3/2/2021
Published in Towards Data Science.
Frequentist terms like “significance”, “p-values”, and “confidence intervals” can feel like non-sequitur panel transitions—they give a yes/no answer but don’t always convey the story we need. In Scott McCloud’s Understanding Comics, action-to-action transitions link panels so the reader gets a clear, objective sequence. The same idea applies to experiment analysis: we need data views that work together to tell a coherent story of risk, reward, and certainty.

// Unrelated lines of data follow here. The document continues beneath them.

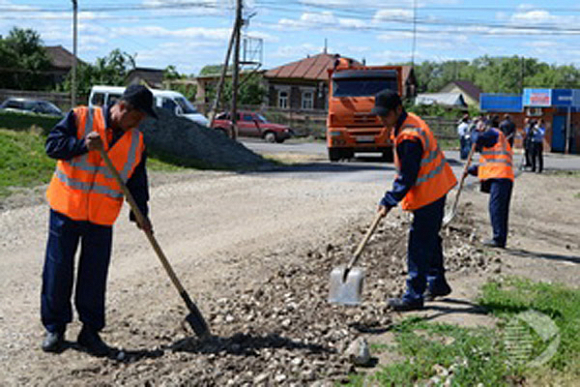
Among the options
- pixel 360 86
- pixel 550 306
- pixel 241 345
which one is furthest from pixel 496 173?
pixel 360 86

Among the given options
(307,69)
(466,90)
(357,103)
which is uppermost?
(466,90)

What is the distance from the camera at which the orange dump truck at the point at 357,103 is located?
2156 centimetres

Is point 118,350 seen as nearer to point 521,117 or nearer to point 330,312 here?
point 330,312

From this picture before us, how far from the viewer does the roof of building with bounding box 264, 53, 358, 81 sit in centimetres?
5603

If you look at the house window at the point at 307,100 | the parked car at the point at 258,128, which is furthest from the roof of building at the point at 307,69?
the parked car at the point at 258,128

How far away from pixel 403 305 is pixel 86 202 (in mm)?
2791

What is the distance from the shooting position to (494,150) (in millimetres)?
9562

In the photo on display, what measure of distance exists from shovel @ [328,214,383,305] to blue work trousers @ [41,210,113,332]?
5.80 ft

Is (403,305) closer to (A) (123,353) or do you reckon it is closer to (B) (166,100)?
(A) (123,353)

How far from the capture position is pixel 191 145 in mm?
20922

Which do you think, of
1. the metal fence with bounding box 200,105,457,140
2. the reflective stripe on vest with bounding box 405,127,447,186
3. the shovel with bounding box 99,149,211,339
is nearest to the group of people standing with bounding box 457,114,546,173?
the reflective stripe on vest with bounding box 405,127,447,186

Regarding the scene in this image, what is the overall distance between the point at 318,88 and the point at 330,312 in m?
50.9

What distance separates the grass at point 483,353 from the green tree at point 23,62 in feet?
187

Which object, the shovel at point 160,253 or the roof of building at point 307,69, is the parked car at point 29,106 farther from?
the shovel at point 160,253
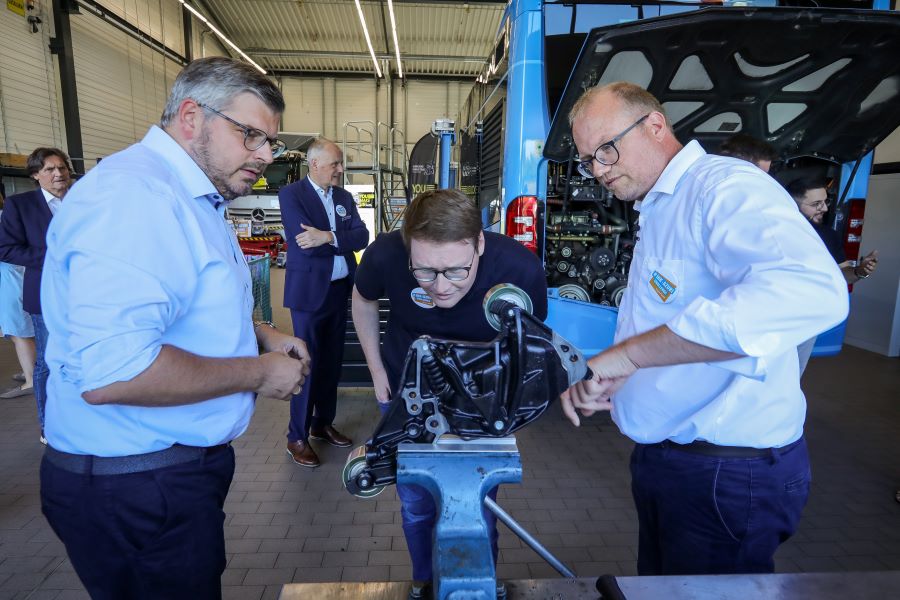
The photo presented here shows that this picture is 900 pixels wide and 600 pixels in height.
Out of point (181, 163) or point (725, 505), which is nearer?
point (181, 163)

The article frames two experiment goals: conversion win (validate the hypothesis or learn something) and de-risk (check the variation is safe to launch; a “flat” result is acceptable). For de-risk tests, “how long to run?” is hard—teams often keep tests running to “collect more data”. Boolean significance isn’t enough when nuance is needed. Expected Loss (Chris Stucchio, VWO) adds the missing “risk” panel: what is the conversion cost of choosing one variant over the other? Charting cumulative Expected Loss over time for each variant, plus cumulative conversion rates (reward) and Bayesian probability (certainty), gives an action-to-action story. Rules of thumb: e.g. stable lines for the last seven days, identify best performer, then check certainty and expected loss if probability is borderline. At Trainline, this approach added clarity, reduced runtimes (especially for “flat” tests), and helped stakeholders decide with less reliance on highly specialised stats—and worked for lower-traffic contexts too.